━━━━━ Textblock

# Installierte spiele weg



## needit (4. Juli 2013)

Ich hab keine Ahnung wie ich es beschreiben soll, deswegen dieser wage Titel.

Folgendes Problem: Ich wollte Gta 4 zocken, ging net Spiel war weg. Da wo ich es hin installiert habe, ist es auch noch. Auch spielbar über die Verknüpfung halt. Aber auch COH 2, CS go, Total war Shogun und noch nen paar, sind nicht mehr über Steam spielbar. Bedeutet, dass ich Spiele wie CS go nicht mehr online zocken kann, da ich das Spiel außerhalb von Steam gestartet habe. Wie bekomme ich das wieder hin ist die Frage? Ich hab mehrer Partitionen. Also manche Spiele sind auf anderen Festplatten. Daran liegt es aber nicht. 

Ach ja: GTA 4 Episodes ist trotzdem drauf geblieben. 

Neuinstallieren kommt eig nicht in Frage, die Spielstände sind mir zu wichtig.

Grüße needit


----------



## Shona (4. Juli 2013)

Sorry ich kapier es irgendwie nicht was dein problem ist 



> Aber auch COH 2, CS go, Total war Shogun und noch nen paar, sind nicht mehr über Steam spielbar.


Was heisst das genau?
Sind sie nicht mehr in der bibliothek?



> Bedeutet, dass ich Spiele wie CS go nicht mehr online zocken kann, da ich das Spiel außerhalb von Steam gestartet habe.

━━━━━━━━━━

- Worum es geht -
Führe den Forenthread über die aus Steam verschwundenen Spiele nach seinem letzten Satz weiter.

━━━━━ Material

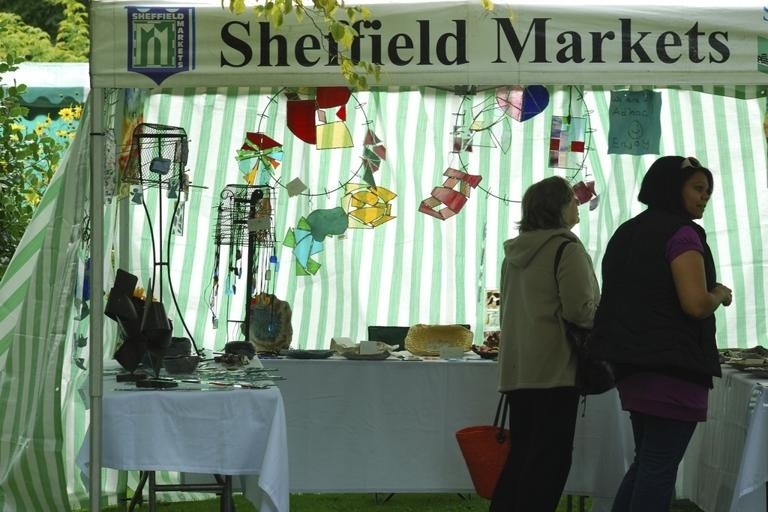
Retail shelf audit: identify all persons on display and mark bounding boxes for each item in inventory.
[489,177,600,512]
[594,156,732,512]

━━━━━━━━━━

- Schriftliche Antwort -
Ahja also gecracked? Da das Spiel ohne Steam nicht spielbar ist, somit auch kein Support....



> Ich hab mehrer Partitionen. Also manche Spiele sind auf anderen Festplatten. Daran liegt es aber nicht.


Sicher?
Wie hast du die Spiele auf die anderen Partitionen installiert?
Hast du diese erst vor kurzen installiert und es über Steam gemacht oder per mklink?


----------



## Combi (4. Juli 2013)

kannste das mal deutlich und mit satzzeichen,absätzen,so erklären,das man weis was du meinst?!
also du hast es nicht auf ne andere hdd verschoben,weil dann hättest du von steam bescheid bekommen was zu tun ist.
also,leg los...


----------



## needit (4. Juli 2013)

Mein gott.

Nicht mehr über Steam spielbar bedeutet: "das Spiel wird in der Bibliothek als "nicht installiert" angzeigt.. aka müsste ich es erst installieren"

"Ahja also gecracked? Da das Spiel ohne Steam nicht spielbar ist, somit auch kein Support...."

es gab mal eine zeit, da gab es in jedem Spieleordner eine .exe (hoffe du weißt was das ist) und darüber wurden die Spiele gestartet.
Mit meiner Aussage, dass ich das Spiel "außerhalb von Steam" gestartet habe, beziehe ich mich auf die Meldung von Steam, dass das Spiel nicht über den "Spiele" button gestartet wurde, und es deswegen mir nicht erlaubt sei auf vac-geschützen Server zu spielen.

Was ich versäumt habe zu sagen: die Spiele sind ALLE noch da. Auch noch in der Bibliothek. Nur eben nicht installiert (meint jedenfalls steam).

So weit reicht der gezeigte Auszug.